What is expected
Everything from the line containing "New Zealand, site" through the end of the data below should be copied exactly, with no other lines.

(Beginning of Supplied material)

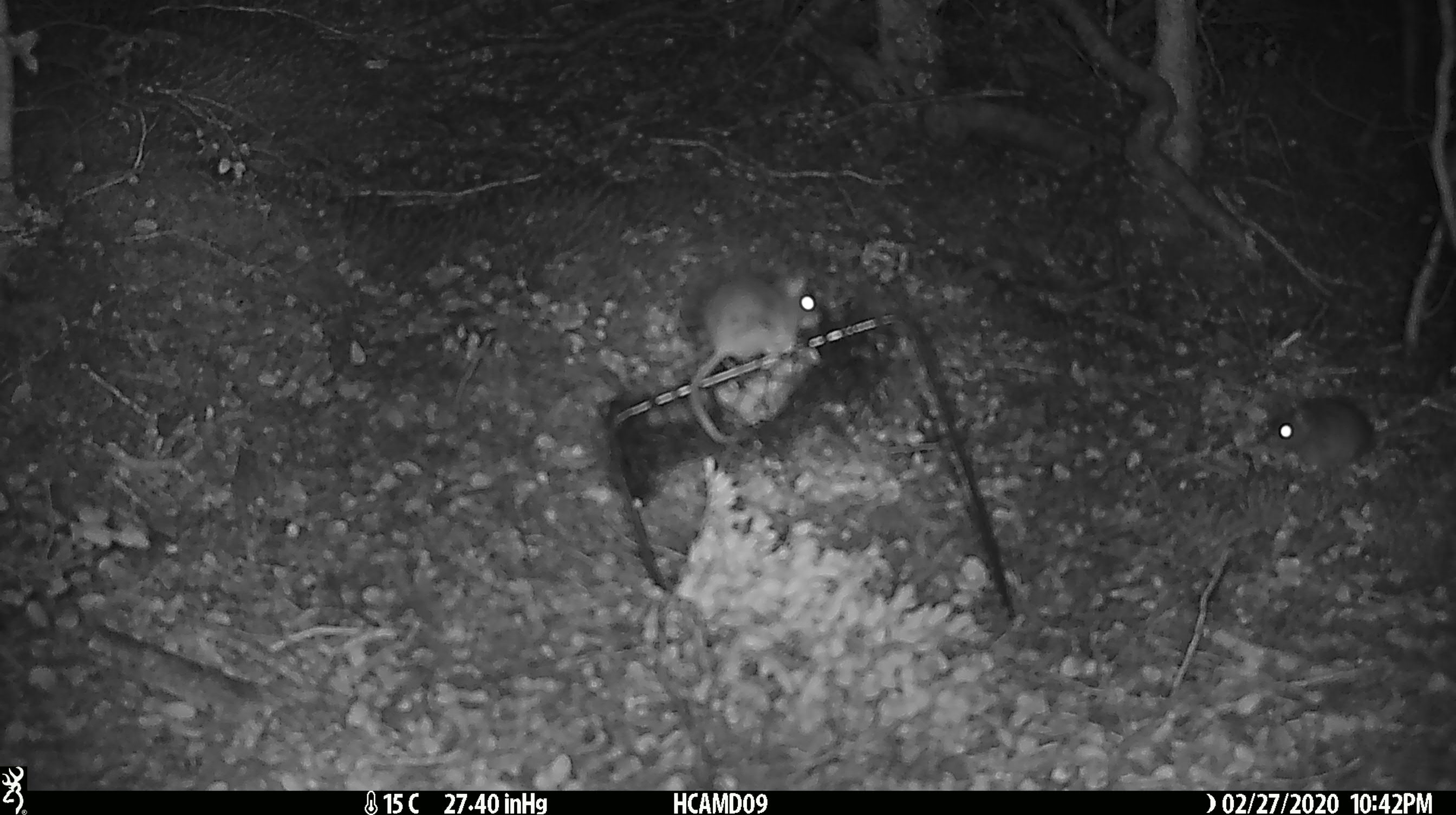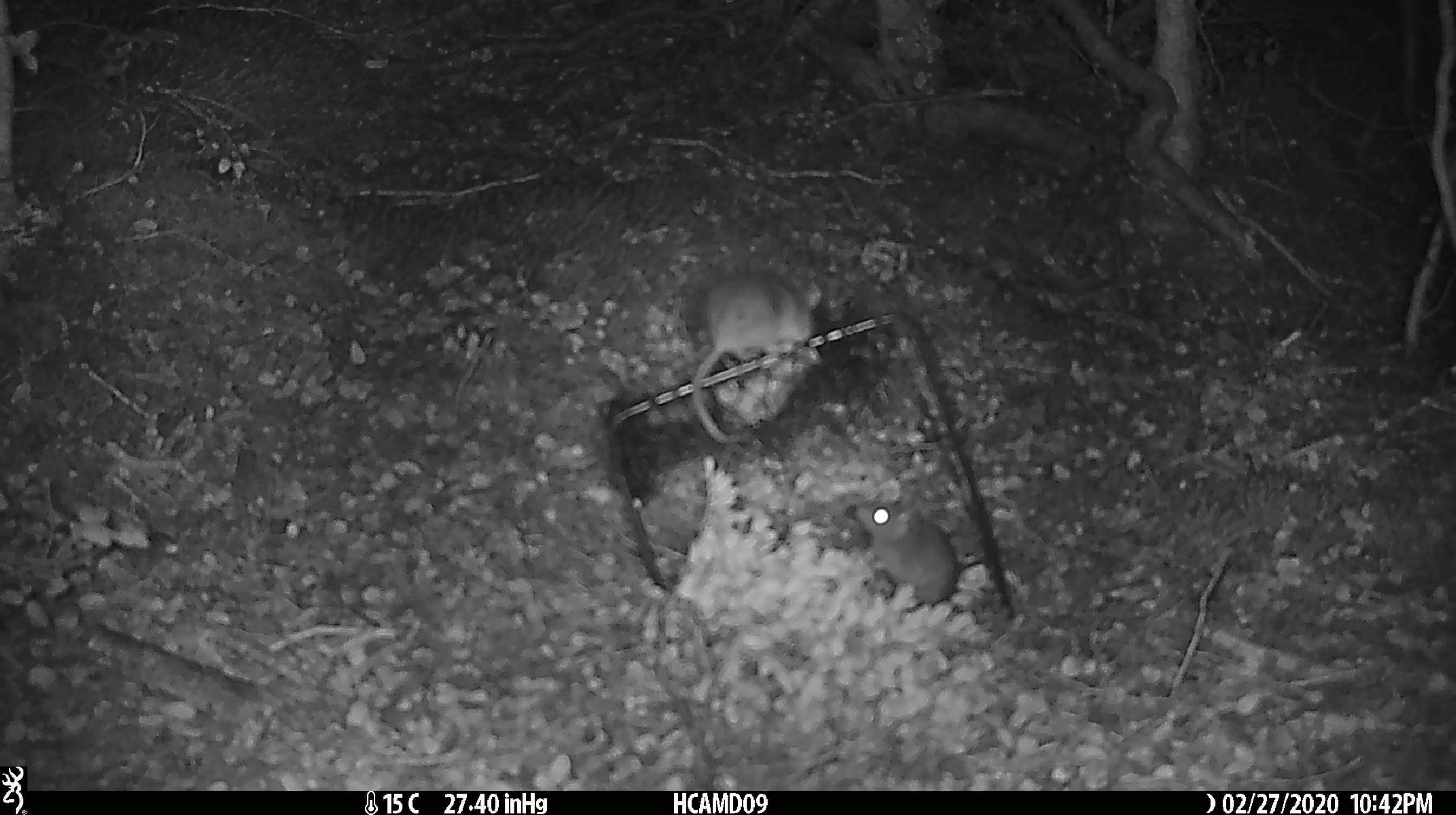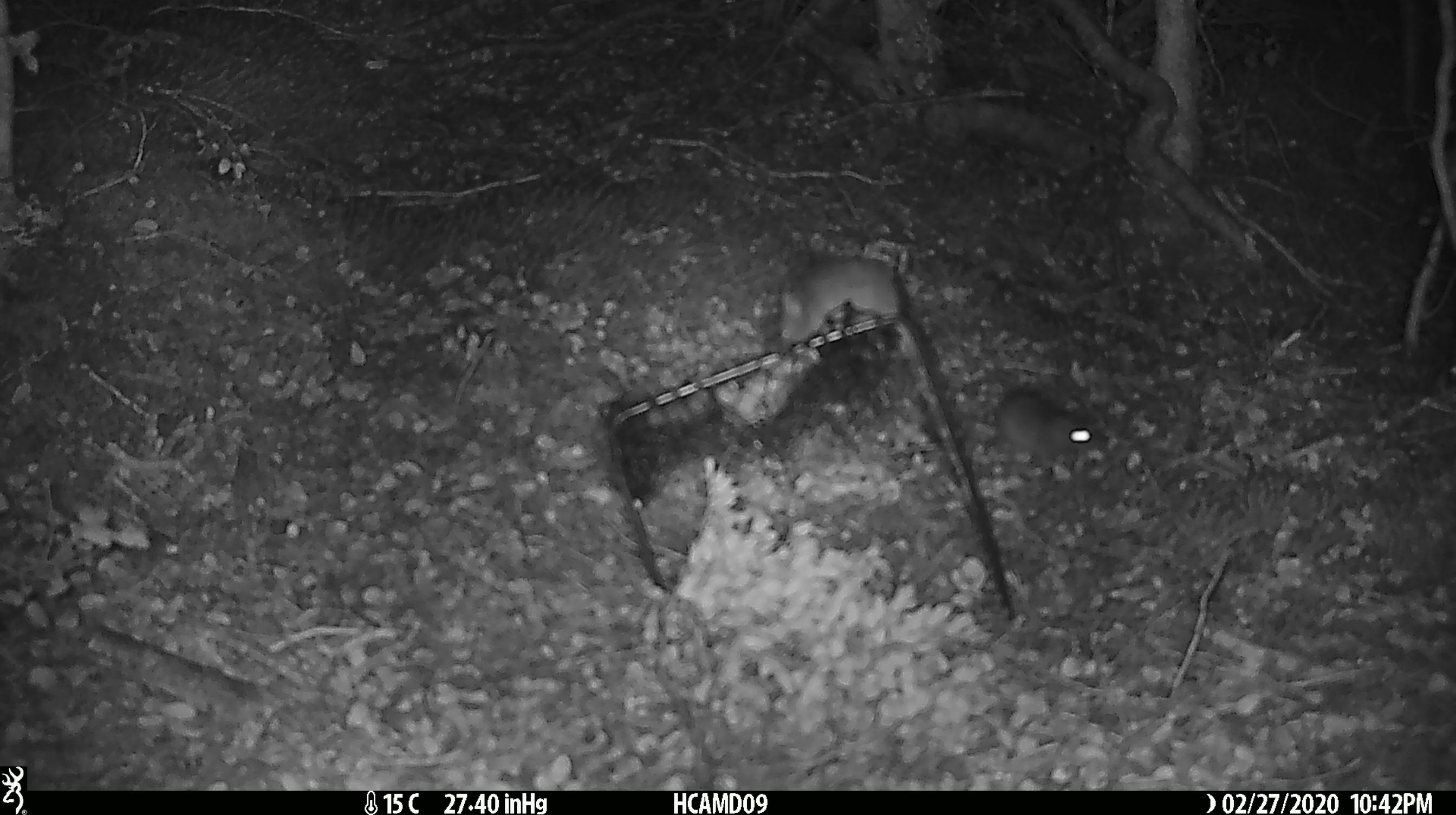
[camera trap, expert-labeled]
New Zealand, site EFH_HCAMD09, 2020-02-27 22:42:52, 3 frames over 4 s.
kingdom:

(End of Supplied material)

Exercise solution
New Zealand, site EFH_HCAMD09, 2020-02-27 22:42:52, 3 frames over 4 s.
kingdom:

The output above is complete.